When writers Rick Jaffa and Amanda Silver pitched a new Apes film to 20th Century Fox in the early 2010s, they weren’t interested in the future setting of Boulle’s novel, or in the 1968 film. Instead, they concocted “a great way to reboot Planet of the Apesby placing it in a modern-day setting and giving it a new relevance to current events. Their 2011 movie Rise of the Planet of the Apes began a trilogy of films that chronicle the fall of man in ways that feel particularly relevant to 2020. Building on themes of animal cruelty and recklessness in pursuit of finding a cure to a seemingly unstoppable disease, the movie sees Dr. Will Rodman (James Franco) attempting to develop a drug that will cure Alzheimer’s. When he tests the drug on apes, they become more intelligent as a side effect.

A CGI ape revolt in 2011’s Rise of the Planet of the Apes Photo: 20th Century Fox

While Will’s adopted chimp Caesar (Andy Serkis) revolts and leads his fellow apes to freedom, the drug becomes more virulent and dangerous to humans. A pandemic begins that wipes out a majority of Earth’s human population. (Which makes Rise the second pandemic-themed blockbuster of 2011, next to Steven Soderbergh’s Contagion). By the next film, 2014’s Dawn of the Planet of the Apes, the surviving humans and thriving apes are struggling for dominance. Writer Mark Bomback and director Matt Reeves present both sides of the conflict as sympathetically as possible, showing how mistrust, fear, and past injustices make lasting peace an impossibility. This pokes at an uncomfortable truth about how human beings may have no chance for true peace with each other, thanks to the long history of unforgivable atrocities done to other ethnicities, countries, and various groups that are still remembered today.

In Reeves and Bomback’s War for the Planet of the Apes, released in 2017 at the beginning of Trump’s presidency, a megalomaniacal human Colonel, McCullough (Woody Harrelson) forces Caesar and the apes he’s captured and enslaved to build a wall to keep invaders out, though he doesn’t bother explaining the reasoning to the apes. (“Why do they need a wall?” Caesar wonders aloud). Where the prior two films showed how similar the apes and humans were, War points out where they diverge, with the humans becoming increasingly divided, hateful, and fanatical (in moments that deliberately recall Beneath’s mutants), while the apes are more united and noble. The viral pandemic returns once again, mutated this time to rob humans of their speech and higher thinking, passing judgement on the species in a way that’s nearly Biblical. It’s a way of turning them into a version of the easily subjugated people in the original film.

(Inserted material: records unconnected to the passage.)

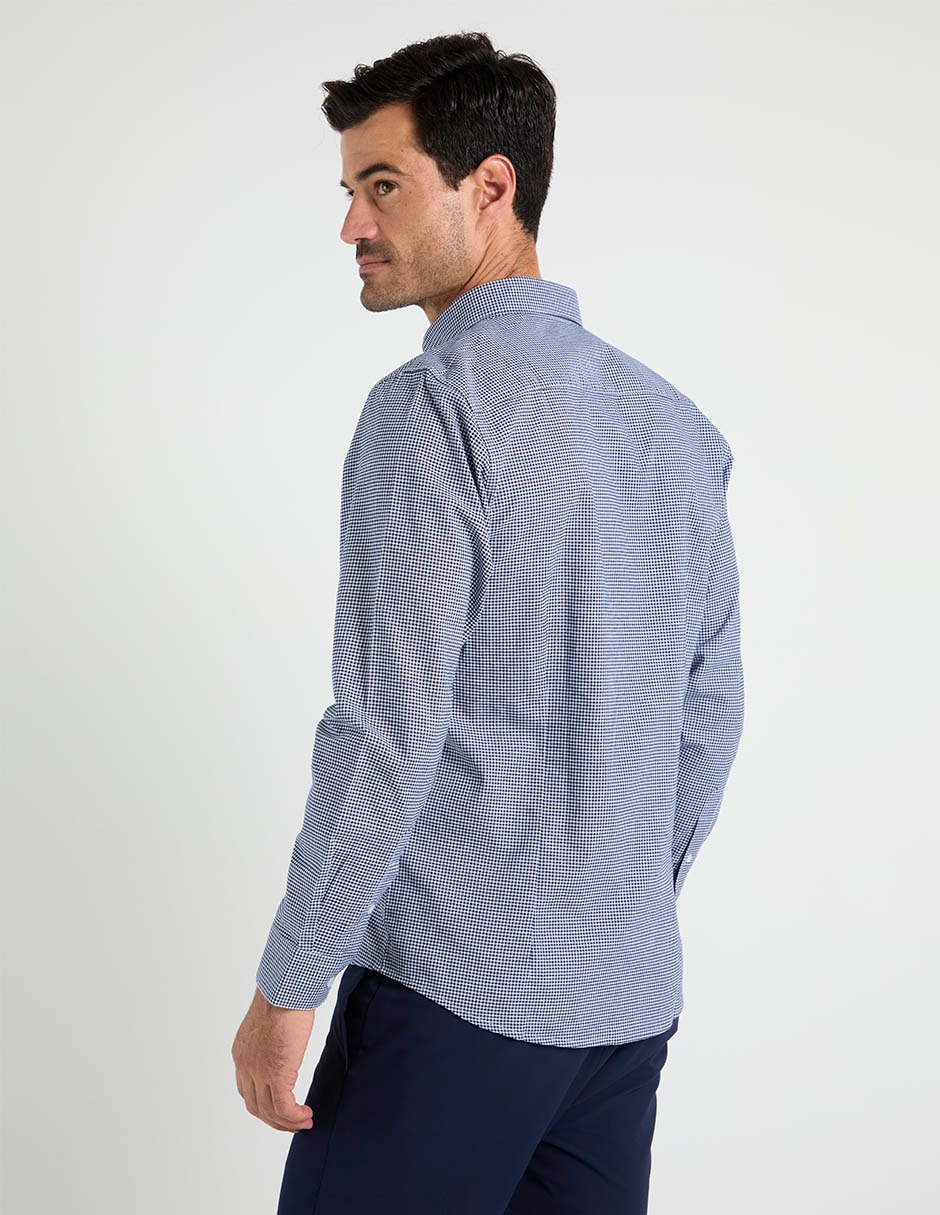 Camisa business casual algodón manga larga para hombre 4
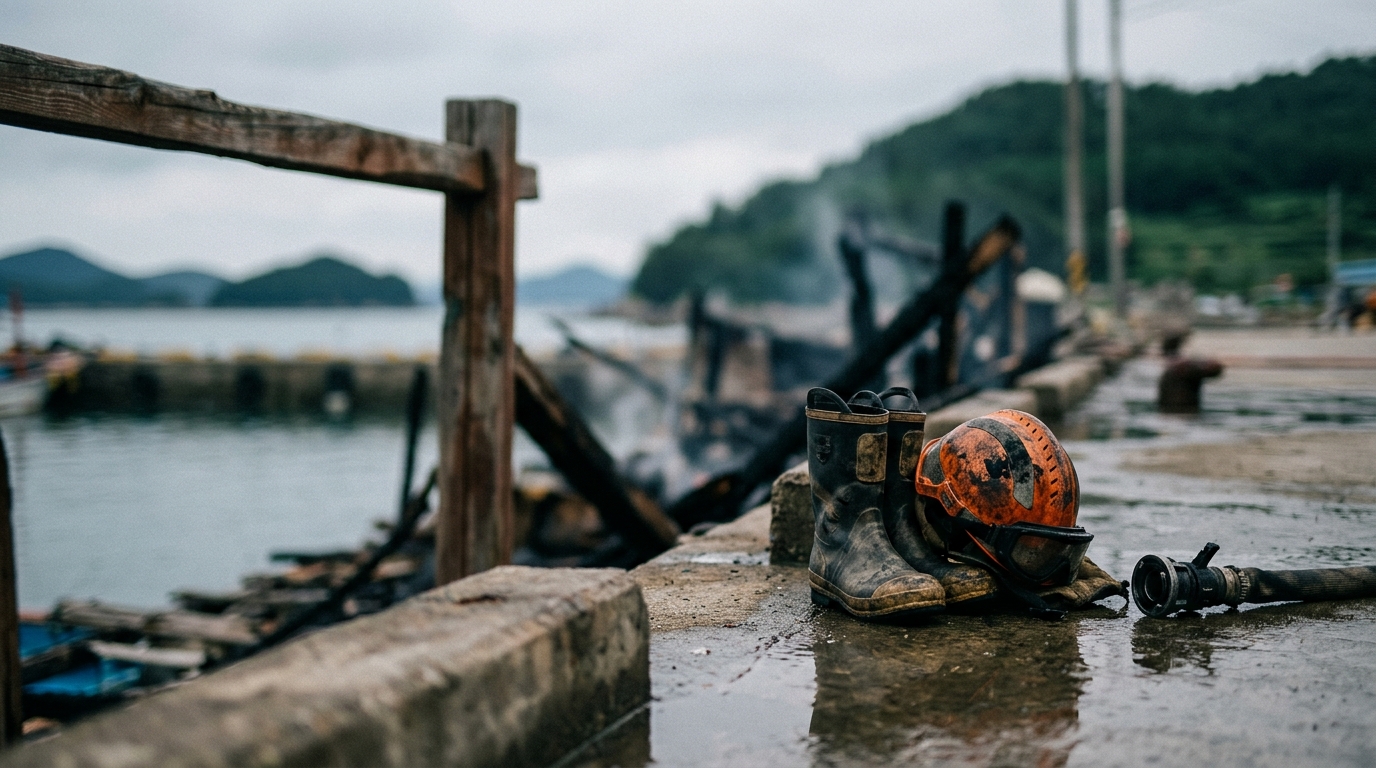 전남 완도 냉동창고 화재 진압 중 소방관 2명 순직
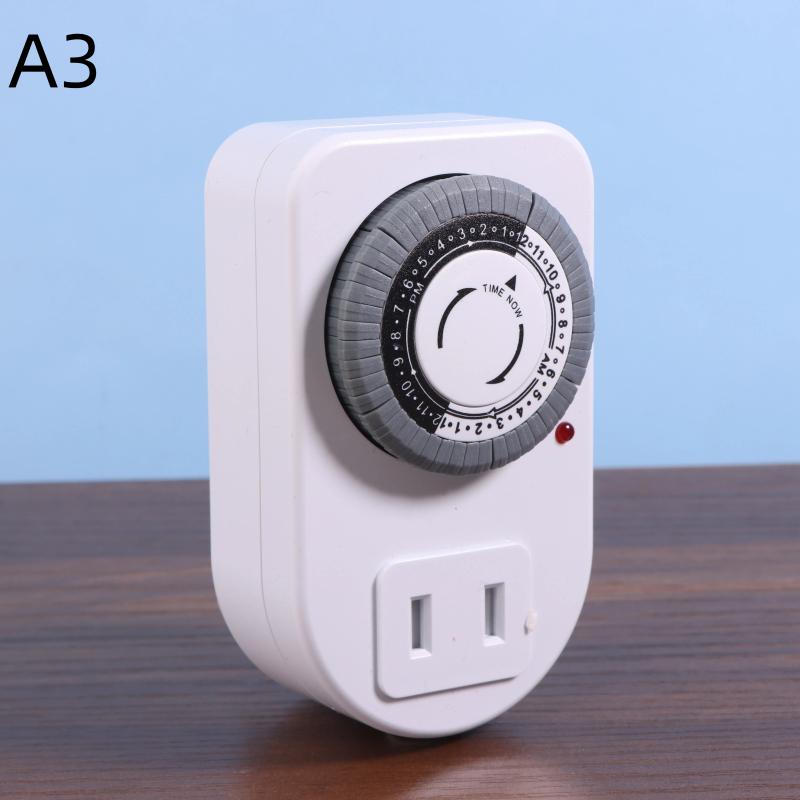 New 12/24 Hours Cyclic Timer Switch Kitchen Timer Outlet Loop Universal Timing Socket Mechanical Timer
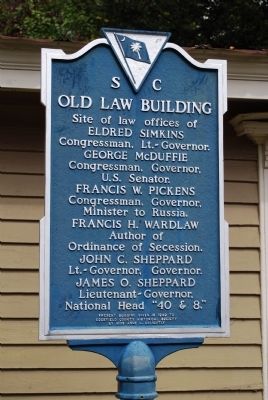 Old Law Building Marker image. Click for full size.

Taken as a whole, the Apes films become a story about cycles of behavior perpetuated throughout time, generation after generation, with species after species making the same mistakes about racism, war, and delusional notions of superiority. The series uses its science-fiction trappings to comment on topics that were as timely 50-odd years ago as they are now. For such old films, their issues seem shockingly relevant now. Perhaps if they weren’t dismissed as kids’ fare, or if they weren’t remembered primarily for odd-looking prosthetic makeup (or in the recent trilogy, uncanny valley-evoking motion-capture animation), more people would pay attention to the warnings each movie gives about human history, and how the issues we’re still battling today can lead to self-destruction. Eventually, if we don’t listen to these urgent, obvious messages about human hatred and violence, we’re all destined to become Taylor, screaming in despair in front of that fallen statue on a desolate beach.